*Objective:*
Using the page excerpt on wood-plastic composites, answer these questions and number your answers to match:
1. What two things in WPCs does the excerpt say make them a moderate fire hazard?
2. Which are denser, thermoplastic materials or wood fibers?
3. What does the excerpt say makes WPCs difficult to transport and install?

Heat retention is also another issue. WPCs can get hot in direct sunlight and become uncomfortable for bare feet on decks and outdoor floorings. They also pose a moderate fire hazard because they contain both wood fibers, which are combustible, and plastics, which can melt and burn further when ignited. WPCs are generally more flammable than wood.
3. Heavy Weight and Low Structural Strength
WPCs are denser and heavier than most natural wood and engineered wood. This makes them difficult to transport and install. Note that thermoplastic materials are denser than wood fibers. The plastic matrix also tightly bonds with the wood particles due to the exertion of extreme pressure during the manufacturing process. This bonding increases overall density.

*Excerpted data:*

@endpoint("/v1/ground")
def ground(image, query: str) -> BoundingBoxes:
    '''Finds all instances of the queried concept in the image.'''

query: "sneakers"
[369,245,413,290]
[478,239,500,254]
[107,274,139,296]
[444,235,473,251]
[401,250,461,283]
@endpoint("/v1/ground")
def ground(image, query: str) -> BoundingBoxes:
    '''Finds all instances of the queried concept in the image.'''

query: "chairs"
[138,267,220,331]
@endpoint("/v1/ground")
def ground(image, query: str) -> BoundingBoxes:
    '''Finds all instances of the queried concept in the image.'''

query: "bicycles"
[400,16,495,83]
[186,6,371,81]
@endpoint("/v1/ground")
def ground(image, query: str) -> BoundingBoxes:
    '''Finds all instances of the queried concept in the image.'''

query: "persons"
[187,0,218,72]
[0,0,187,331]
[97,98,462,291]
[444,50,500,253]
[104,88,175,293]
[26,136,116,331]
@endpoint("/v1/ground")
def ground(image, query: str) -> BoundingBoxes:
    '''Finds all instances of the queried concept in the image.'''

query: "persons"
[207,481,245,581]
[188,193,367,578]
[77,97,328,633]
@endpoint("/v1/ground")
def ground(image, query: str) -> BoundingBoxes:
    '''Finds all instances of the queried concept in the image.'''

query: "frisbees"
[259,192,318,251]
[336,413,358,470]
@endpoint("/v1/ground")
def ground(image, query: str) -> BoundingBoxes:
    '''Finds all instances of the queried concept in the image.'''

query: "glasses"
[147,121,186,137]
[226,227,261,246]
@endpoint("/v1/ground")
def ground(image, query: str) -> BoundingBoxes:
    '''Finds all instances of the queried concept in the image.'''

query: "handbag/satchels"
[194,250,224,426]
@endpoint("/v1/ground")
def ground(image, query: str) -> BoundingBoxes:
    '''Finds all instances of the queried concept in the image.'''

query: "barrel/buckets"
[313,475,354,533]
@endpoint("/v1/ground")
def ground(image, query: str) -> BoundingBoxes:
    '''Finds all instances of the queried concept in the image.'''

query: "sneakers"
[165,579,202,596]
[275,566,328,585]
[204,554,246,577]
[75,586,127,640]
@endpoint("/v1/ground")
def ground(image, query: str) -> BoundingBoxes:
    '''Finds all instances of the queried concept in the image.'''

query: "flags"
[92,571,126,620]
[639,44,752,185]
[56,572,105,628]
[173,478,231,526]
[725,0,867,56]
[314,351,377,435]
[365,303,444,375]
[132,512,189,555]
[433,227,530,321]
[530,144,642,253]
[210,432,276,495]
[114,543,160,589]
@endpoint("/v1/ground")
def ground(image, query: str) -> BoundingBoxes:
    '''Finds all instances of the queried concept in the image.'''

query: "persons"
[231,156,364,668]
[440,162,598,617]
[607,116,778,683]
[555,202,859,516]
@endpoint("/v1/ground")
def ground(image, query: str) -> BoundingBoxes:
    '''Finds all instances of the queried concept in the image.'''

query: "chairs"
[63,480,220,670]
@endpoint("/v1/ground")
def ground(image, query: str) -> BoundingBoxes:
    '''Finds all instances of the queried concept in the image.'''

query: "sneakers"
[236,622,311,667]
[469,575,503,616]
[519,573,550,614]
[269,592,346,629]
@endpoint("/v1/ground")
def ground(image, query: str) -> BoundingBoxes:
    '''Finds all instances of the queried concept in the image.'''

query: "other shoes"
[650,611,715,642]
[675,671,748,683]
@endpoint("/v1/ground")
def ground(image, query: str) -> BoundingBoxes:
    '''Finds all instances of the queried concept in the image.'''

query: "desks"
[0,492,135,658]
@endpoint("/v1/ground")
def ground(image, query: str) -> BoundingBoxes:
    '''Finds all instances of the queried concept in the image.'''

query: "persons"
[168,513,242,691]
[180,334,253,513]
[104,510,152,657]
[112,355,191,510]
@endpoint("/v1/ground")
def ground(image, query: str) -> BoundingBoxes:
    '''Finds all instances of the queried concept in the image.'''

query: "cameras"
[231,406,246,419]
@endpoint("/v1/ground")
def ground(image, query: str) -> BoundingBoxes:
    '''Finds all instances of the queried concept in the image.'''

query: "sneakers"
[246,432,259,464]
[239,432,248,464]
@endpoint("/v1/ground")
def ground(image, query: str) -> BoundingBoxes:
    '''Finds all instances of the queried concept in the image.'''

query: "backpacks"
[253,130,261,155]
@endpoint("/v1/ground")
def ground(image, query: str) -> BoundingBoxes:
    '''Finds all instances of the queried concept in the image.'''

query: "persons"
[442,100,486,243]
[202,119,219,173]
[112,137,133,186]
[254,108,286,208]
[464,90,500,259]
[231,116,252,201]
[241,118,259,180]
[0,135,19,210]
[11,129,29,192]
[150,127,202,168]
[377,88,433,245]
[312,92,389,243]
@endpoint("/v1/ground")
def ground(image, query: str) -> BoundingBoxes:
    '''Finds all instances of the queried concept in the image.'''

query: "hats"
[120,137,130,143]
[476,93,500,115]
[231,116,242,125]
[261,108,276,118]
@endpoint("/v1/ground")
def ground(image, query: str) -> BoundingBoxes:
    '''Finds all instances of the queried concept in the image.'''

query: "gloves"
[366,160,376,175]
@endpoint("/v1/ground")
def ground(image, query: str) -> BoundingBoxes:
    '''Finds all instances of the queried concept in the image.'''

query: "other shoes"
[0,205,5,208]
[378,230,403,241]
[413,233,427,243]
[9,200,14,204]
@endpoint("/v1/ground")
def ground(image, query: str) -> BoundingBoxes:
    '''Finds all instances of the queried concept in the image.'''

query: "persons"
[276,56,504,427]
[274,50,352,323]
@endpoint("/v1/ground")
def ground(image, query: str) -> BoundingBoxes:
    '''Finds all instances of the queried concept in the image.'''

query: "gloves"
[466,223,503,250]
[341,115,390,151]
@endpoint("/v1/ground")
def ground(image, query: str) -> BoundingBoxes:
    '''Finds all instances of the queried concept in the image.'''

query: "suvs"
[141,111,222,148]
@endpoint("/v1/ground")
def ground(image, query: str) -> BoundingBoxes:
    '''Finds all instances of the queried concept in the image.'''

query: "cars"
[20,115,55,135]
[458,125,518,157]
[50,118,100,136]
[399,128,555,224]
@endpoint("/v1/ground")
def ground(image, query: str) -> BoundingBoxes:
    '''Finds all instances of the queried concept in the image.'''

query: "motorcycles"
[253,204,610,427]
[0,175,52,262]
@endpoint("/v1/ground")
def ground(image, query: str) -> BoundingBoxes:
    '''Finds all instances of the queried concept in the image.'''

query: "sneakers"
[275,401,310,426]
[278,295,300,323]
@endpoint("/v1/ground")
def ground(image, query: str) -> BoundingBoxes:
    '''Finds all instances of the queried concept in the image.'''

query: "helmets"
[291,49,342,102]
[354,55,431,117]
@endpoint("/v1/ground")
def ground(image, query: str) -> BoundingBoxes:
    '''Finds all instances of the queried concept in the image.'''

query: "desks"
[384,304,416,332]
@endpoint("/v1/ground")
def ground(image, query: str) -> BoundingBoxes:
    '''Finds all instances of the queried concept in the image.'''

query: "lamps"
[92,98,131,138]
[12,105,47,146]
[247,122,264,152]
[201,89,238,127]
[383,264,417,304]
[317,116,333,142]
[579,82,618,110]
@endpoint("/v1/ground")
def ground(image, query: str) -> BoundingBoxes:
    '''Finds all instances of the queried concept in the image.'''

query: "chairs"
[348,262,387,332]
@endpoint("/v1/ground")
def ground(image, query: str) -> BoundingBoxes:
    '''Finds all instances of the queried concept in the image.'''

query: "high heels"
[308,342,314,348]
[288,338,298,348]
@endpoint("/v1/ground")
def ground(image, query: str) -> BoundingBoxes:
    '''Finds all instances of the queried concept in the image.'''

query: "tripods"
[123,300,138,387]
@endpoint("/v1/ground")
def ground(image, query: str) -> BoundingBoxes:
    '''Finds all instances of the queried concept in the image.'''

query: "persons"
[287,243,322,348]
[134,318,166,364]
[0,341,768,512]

*Finished task:*
1. Wood fibers, which are combustible, and plastics, which can melt and burn further when ignited.
2. Thermoplastic materials are denser than wood fibers.
3. They are denser and heavier than most natural wood and engineered wood.